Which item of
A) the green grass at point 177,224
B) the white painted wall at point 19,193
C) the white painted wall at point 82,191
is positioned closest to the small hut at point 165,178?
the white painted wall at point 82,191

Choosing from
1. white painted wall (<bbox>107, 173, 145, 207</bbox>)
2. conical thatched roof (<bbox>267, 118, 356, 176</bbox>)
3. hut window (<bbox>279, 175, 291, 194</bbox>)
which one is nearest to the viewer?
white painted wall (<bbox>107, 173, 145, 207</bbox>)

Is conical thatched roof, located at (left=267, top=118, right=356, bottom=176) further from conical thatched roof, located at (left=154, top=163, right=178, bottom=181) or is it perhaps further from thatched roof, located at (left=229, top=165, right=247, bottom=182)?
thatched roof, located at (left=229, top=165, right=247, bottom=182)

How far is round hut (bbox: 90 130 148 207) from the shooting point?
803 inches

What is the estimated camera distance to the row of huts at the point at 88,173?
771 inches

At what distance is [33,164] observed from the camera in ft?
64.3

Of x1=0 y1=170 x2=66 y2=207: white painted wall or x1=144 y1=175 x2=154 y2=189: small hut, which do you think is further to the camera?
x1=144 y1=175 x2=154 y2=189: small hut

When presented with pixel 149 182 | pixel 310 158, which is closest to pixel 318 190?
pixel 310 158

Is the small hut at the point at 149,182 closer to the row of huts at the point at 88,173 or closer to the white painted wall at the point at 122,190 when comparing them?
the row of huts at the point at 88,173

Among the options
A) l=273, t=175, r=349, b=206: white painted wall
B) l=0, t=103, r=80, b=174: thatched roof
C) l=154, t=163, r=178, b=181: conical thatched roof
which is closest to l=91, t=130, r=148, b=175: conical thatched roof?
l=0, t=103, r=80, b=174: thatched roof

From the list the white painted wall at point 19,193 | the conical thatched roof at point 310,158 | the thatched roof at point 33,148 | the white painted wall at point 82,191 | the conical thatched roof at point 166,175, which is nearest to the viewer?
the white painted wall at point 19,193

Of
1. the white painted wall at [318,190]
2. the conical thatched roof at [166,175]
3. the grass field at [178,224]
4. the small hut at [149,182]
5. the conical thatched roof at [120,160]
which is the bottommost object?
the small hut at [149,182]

□ □ □ □

Copy out the rows above word for word, beginning with the line that contains "From the list" and continuing through the last line of the rows.

From the list the white painted wall at point 19,193 | the conical thatched roof at point 310,158 | the thatched roof at point 33,148 | the white painted wall at point 82,191 | the conical thatched roof at point 166,175, which is nearest to the viewer?
the white painted wall at point 19,193

Of
1. the white painted wall at [318,190]
2. the conical thatched roof at [166,175]
3. the grass field at [178,224]
4. the small hut at [149,182]
5. the conical thatched roof at [120,160]
which is the bottommost object?
the small hut at [149,182]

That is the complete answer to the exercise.